I sat down with the Hopeland Director soon after and wept on their couch for hope and God's guidance. We are going to start settling our affairs here. We wanted to email you before we posted on Facebook because you have been so faithful to pray in the past. Please pray for Jeri. She needs healing. We'll send out another update soon. Thank you.

Tuesday, March 1, 2016

March Update from the Clark Family


Welcome to March. If you are reading this and you have not seen my wife find her on Facebook and seek her out. When you meet her tell her we miss her in Africa. If you have the time, buy her coffee or a meal. She is on assignment now to deliver a baby and visit those who sent us but she can still take time to make connections. Please keep her busy. The more she has to do the less she might miss us. It was unforeseeable that her making this journey alone would amount to her feeling like the sole survivor of the African Expedition. It is the blessing of our era that we can reach across oceans and communicate almost daily but it isn’t the same as wrapping your arms around them and squeezing. I fear Jeri is not getting her quotient of daily hugs. She normally gets hugged daily by six different people, so y’all have to make an effort to compensate.

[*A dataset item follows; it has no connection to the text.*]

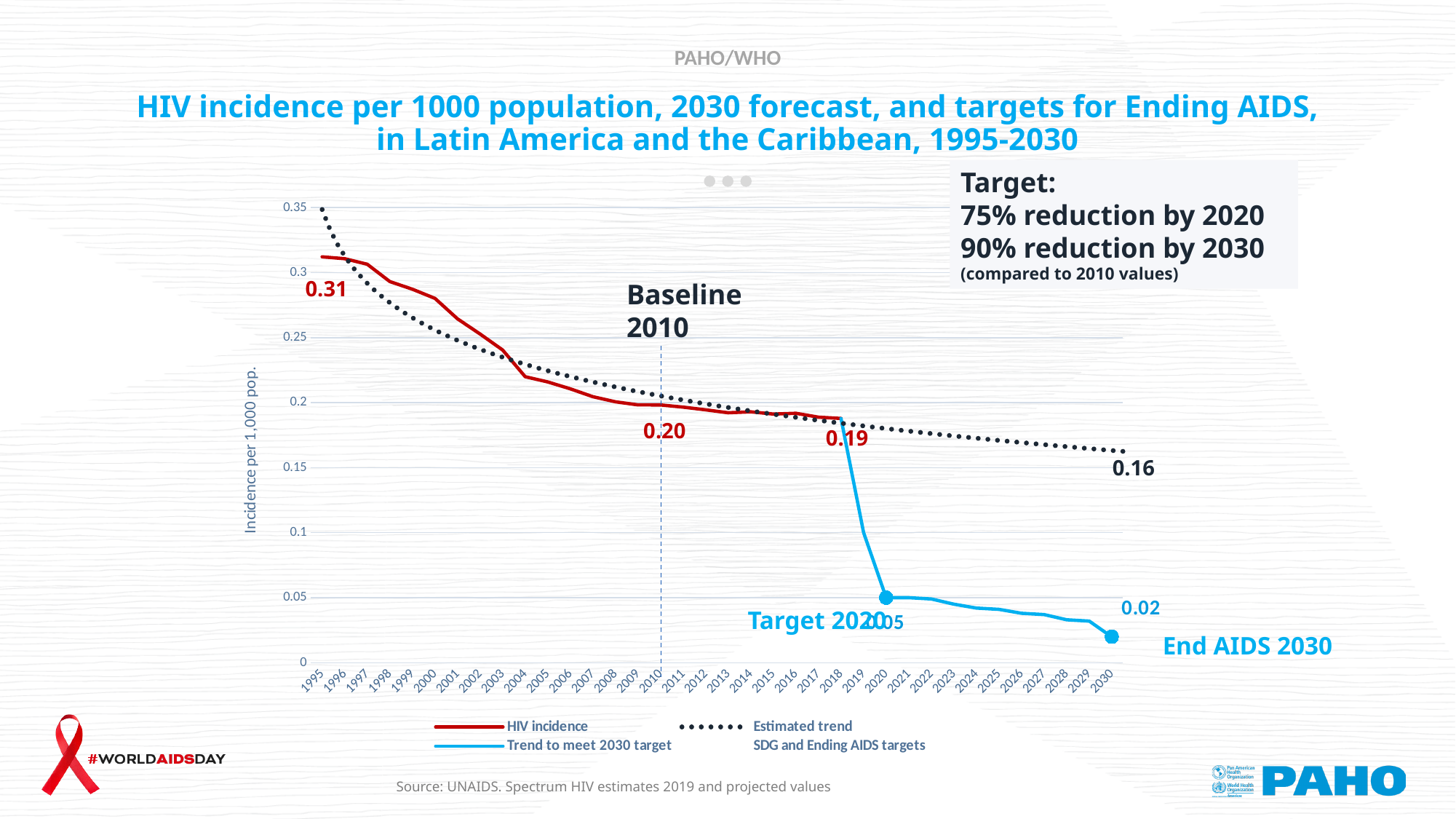
Does the HIV incidence line rise or fall from 1995 to 2018? Fall What is the HIV incidence per 1000 population in 1995? 0.31 How many series does the legend list? 4 What kind of chart is shown on the slide? Line chart What is the Target 2020 value on the trend to meet the 2030 target? 0.05 Which is larger in 2030: the estimated trend value or the End AIDS target value? Estimated trend What is the End AIDS 2030 target value? 0.02 What is the HIV incidence value at the 2010 baseline? 0.20 What is the HIV incidence value labelled for 2018? 0.19 What value does the estimated trend reach in 2030? 0.16 By how much did HIV incidence fall from 1995 (0.31) to the 2010 baseline (0.20)? 0.11 What is the difference between the 2030 estimated trend value (0.16) and the End AIDS 2030 target (0.02)? 0.14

Keeping us busy here is the Sustainable Agriculture School. Eleven Africans and one white girl from central California have come to Hopeland to learn how to transform the agriculture practices of this nation. This is the same school that brought us here in 2014 and now I am on staff. For our family this is the fulfillment of the vision to bring transformation to Africa. Last school the ratio of foreigner to local was five to seven. Almost all of those seven students were able to direct one or two new students for this class. Clearly the white people didn’t agriculturally evangelize as effectively. This school was never intended to transform Americans. They are welcome and the skills we learned are good solid sustainable techniques but this is a school in Africa for Africans. As a staff we can’t wait to see what these new students are capable of next.

The children are back in the routine of homeschool, volleyball, and the local homeschool co-op. They are moving through their workbooks, some donated math textbooks, computer teaching programs, a local language teacher, reading books on their internet tablets, and once a week I lead the world history lesson. Zoe has stepped up to cover Jeri’s absence as well as finishing up her own high school curriculum. If she keeps up this pace she will graduate from school this spring and be ready for the next adventure in life. We couldn’t do this without her and also can’t wait to see what she is capable of next.

Thank you for persevering with us to see this realization of vision. It might have been enough to just be here and grow food to feed people. Seeing this school forming and repeating has gone above our expectations. When this school finishes this summer our participation (your support also makes you participants) will be a part of the blessing these Africans bring to their nation. These are relationships that have eternal consequences. Thank you for sending us to be a part of it.


Oh yeah, she is learning how to drive.